--- Listed entries ---
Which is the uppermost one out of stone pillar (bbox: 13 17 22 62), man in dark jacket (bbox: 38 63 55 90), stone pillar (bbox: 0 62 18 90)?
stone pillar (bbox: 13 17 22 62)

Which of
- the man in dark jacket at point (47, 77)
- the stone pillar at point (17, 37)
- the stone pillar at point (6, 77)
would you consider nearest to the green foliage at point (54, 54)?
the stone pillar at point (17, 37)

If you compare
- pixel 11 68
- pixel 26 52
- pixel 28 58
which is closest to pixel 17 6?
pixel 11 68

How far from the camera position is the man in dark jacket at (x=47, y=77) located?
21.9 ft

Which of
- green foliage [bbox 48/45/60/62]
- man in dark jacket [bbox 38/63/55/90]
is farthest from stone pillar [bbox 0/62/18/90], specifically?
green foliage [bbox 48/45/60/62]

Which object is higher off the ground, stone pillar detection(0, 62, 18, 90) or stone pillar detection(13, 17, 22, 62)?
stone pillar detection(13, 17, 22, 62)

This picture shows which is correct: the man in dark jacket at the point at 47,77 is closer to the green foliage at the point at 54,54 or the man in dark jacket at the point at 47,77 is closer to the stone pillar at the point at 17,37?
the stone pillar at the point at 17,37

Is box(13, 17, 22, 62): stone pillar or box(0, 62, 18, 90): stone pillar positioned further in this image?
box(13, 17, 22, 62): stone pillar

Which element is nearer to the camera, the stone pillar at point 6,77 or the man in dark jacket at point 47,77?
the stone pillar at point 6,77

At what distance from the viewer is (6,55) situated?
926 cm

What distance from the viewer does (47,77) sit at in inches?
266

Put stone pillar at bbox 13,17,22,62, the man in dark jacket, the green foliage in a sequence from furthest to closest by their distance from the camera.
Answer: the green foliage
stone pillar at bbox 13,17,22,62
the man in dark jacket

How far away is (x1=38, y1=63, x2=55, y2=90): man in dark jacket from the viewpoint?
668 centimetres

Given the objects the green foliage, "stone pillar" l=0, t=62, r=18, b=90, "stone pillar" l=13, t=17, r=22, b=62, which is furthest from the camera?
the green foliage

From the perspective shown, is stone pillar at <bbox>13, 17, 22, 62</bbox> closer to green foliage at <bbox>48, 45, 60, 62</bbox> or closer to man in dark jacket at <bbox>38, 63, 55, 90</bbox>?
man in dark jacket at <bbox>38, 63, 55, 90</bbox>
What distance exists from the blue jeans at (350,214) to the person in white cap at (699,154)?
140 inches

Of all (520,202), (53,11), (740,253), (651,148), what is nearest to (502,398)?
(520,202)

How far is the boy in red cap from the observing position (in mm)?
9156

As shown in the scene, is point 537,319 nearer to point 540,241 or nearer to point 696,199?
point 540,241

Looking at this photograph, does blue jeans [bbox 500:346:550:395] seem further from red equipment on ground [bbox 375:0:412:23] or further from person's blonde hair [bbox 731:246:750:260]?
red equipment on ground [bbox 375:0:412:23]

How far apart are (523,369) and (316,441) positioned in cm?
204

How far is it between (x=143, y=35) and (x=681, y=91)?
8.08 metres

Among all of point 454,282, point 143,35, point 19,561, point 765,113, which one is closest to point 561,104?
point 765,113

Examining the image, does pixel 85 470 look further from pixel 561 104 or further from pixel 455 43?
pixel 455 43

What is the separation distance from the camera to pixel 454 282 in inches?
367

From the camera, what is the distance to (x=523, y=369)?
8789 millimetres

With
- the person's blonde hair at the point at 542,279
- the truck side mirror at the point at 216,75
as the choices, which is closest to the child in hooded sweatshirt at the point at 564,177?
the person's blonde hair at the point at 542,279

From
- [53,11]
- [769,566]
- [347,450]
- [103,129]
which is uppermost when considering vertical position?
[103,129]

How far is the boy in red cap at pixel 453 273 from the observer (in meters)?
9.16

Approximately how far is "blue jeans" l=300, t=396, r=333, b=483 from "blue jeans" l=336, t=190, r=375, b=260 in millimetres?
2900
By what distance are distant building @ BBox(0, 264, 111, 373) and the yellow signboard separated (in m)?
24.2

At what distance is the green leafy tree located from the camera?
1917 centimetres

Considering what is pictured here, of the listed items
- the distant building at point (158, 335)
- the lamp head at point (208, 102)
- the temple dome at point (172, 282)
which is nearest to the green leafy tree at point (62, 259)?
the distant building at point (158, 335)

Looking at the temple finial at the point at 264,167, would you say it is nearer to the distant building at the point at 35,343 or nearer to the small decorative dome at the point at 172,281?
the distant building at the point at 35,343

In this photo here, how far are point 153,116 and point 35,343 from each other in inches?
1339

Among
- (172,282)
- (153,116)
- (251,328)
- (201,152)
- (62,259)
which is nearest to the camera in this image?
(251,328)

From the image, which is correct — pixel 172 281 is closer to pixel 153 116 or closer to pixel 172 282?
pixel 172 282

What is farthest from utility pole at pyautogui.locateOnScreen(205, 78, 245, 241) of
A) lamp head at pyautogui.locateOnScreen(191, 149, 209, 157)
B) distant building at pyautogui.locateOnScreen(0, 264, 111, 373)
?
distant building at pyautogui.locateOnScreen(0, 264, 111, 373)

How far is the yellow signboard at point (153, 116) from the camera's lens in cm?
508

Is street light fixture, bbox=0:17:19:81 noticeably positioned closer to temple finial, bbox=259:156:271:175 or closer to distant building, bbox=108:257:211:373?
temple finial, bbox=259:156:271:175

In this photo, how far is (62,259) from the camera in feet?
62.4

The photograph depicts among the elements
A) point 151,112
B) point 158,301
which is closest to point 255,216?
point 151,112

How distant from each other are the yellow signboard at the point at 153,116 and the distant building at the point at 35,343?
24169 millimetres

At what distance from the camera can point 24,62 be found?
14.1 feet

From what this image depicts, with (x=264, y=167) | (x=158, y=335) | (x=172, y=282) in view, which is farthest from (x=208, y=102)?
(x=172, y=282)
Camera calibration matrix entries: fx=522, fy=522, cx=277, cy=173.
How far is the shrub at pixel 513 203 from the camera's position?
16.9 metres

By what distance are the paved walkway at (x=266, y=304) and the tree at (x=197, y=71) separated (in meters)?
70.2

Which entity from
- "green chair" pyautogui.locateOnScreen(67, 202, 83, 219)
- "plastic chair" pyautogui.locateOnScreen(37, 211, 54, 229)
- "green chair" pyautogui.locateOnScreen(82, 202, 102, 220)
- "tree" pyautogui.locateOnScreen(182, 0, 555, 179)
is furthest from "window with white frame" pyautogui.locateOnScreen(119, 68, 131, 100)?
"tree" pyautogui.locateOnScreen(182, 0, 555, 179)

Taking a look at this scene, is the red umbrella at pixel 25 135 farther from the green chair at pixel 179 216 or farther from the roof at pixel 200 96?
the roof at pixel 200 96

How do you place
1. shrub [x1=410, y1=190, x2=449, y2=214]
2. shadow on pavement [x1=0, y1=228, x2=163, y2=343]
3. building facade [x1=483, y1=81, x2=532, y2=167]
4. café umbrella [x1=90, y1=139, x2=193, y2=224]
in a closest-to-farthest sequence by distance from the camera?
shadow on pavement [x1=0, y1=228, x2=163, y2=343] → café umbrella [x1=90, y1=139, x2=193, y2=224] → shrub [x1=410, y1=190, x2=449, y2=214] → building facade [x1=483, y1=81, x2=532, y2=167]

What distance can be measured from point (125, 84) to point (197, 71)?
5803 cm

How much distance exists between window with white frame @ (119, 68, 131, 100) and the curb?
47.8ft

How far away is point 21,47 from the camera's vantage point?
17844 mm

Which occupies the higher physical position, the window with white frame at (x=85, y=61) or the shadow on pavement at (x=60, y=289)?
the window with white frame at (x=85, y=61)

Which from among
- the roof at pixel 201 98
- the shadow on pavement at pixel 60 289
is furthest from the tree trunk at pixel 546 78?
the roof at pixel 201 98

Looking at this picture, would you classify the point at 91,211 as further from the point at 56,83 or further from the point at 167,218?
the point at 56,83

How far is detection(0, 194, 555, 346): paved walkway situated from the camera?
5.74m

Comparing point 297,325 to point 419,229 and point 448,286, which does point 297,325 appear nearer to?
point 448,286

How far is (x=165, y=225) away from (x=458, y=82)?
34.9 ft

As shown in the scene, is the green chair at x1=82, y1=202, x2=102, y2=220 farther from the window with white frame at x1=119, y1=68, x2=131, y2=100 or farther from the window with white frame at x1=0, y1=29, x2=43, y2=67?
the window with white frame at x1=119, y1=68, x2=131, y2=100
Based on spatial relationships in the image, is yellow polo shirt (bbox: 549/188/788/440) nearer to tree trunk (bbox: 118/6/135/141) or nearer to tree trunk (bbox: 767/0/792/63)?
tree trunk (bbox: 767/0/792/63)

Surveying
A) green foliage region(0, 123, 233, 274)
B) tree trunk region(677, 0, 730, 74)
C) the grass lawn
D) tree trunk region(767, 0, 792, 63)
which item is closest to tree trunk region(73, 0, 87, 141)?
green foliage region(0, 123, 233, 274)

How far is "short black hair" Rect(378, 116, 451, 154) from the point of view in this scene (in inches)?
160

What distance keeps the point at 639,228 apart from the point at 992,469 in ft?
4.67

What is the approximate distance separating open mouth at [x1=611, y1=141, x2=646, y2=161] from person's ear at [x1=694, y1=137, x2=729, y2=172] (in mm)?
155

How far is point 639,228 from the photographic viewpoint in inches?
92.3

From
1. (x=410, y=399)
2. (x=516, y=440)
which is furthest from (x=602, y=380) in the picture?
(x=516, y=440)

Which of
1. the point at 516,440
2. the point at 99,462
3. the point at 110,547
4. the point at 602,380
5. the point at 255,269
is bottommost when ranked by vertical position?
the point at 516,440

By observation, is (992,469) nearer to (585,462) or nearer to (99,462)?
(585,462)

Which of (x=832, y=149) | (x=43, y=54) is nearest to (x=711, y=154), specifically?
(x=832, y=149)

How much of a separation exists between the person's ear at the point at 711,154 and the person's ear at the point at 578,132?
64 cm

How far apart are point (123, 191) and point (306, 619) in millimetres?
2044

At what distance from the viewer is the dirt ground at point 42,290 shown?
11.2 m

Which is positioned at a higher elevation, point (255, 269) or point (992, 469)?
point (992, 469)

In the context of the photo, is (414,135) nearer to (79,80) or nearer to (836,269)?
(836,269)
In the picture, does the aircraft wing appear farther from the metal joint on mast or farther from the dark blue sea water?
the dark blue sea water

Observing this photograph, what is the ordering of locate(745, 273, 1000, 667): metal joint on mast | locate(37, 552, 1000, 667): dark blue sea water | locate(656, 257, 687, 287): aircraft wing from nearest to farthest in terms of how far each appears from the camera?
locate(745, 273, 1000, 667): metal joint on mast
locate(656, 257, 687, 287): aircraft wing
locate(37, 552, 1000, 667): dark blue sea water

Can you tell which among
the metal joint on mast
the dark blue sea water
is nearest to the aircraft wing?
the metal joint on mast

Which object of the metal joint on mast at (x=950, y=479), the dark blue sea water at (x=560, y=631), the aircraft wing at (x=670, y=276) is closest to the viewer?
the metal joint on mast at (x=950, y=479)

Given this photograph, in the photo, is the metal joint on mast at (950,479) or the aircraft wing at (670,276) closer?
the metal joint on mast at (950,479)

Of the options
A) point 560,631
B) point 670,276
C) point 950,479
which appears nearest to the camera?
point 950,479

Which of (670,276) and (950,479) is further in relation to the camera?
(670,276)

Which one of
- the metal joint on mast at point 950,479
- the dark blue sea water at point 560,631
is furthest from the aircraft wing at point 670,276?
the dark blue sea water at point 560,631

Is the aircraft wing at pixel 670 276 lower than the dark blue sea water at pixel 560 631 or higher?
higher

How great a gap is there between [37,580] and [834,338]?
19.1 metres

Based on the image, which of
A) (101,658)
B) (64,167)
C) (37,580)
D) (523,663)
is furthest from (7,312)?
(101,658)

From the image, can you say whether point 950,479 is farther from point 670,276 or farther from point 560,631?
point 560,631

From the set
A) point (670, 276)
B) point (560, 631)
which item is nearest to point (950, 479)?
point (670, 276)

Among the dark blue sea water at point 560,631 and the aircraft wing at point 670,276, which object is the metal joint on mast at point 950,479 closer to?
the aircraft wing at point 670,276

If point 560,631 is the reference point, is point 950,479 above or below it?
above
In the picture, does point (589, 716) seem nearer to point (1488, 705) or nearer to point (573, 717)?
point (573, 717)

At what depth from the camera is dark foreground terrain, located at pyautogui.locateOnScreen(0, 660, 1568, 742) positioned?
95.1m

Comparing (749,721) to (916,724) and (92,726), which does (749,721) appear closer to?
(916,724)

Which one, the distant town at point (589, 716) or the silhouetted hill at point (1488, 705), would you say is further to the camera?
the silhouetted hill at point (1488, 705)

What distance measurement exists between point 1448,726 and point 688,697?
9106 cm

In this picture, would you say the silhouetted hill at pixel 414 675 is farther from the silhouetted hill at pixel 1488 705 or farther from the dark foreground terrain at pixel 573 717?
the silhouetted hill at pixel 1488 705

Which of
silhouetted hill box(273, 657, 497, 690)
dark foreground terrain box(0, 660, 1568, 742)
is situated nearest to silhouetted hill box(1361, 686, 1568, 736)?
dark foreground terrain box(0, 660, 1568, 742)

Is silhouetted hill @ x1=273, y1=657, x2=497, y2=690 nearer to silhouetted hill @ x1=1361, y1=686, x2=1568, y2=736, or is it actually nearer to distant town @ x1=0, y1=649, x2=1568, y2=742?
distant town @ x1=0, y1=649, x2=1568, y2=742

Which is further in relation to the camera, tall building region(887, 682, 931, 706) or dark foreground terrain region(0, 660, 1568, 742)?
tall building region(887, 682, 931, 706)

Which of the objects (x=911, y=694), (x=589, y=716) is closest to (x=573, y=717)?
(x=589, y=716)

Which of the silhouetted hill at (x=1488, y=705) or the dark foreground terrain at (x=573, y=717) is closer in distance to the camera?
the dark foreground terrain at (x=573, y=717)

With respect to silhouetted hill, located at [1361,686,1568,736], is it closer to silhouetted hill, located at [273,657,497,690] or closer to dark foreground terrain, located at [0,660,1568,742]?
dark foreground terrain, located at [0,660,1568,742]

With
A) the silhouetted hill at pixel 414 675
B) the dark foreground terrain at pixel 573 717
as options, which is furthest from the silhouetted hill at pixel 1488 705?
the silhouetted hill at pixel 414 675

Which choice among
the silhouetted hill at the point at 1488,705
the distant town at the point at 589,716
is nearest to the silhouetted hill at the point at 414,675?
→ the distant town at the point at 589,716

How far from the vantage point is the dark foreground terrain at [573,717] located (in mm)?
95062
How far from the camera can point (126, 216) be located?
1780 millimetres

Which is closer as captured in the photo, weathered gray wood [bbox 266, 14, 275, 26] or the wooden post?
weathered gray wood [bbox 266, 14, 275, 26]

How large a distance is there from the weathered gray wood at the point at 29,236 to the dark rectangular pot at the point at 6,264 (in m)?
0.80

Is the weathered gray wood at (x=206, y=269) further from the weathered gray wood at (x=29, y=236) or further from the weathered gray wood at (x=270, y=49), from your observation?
---
Set down, unchanged, the line that contains "How far from the vantage" together with every later line in the records, through the last one.

**Solution to this exercise:**
How far from the vantage point is the dark foreground terrain at [573,717] located (in mm)?
95062
How far from the camera can point (126, 216) be located?
1780 millimetres

Which is closer as captured in the photo, weathered gray wood [bbox 266, 14, 275, 26] or the wooden post?
weathered gray wood [bbox 266, 14, 275, 26]

How large a distance is there from the weathered gray wood at the point at 29,236 to the dark rectangular pot at the point at 6,264 (in m)?
0.80

Is the weathered gray wood at (x=206, y=269) further from the weathered gray wood at (x=29, y=236) or further from the weathered gray wood at (x=270, y=49), from your observation?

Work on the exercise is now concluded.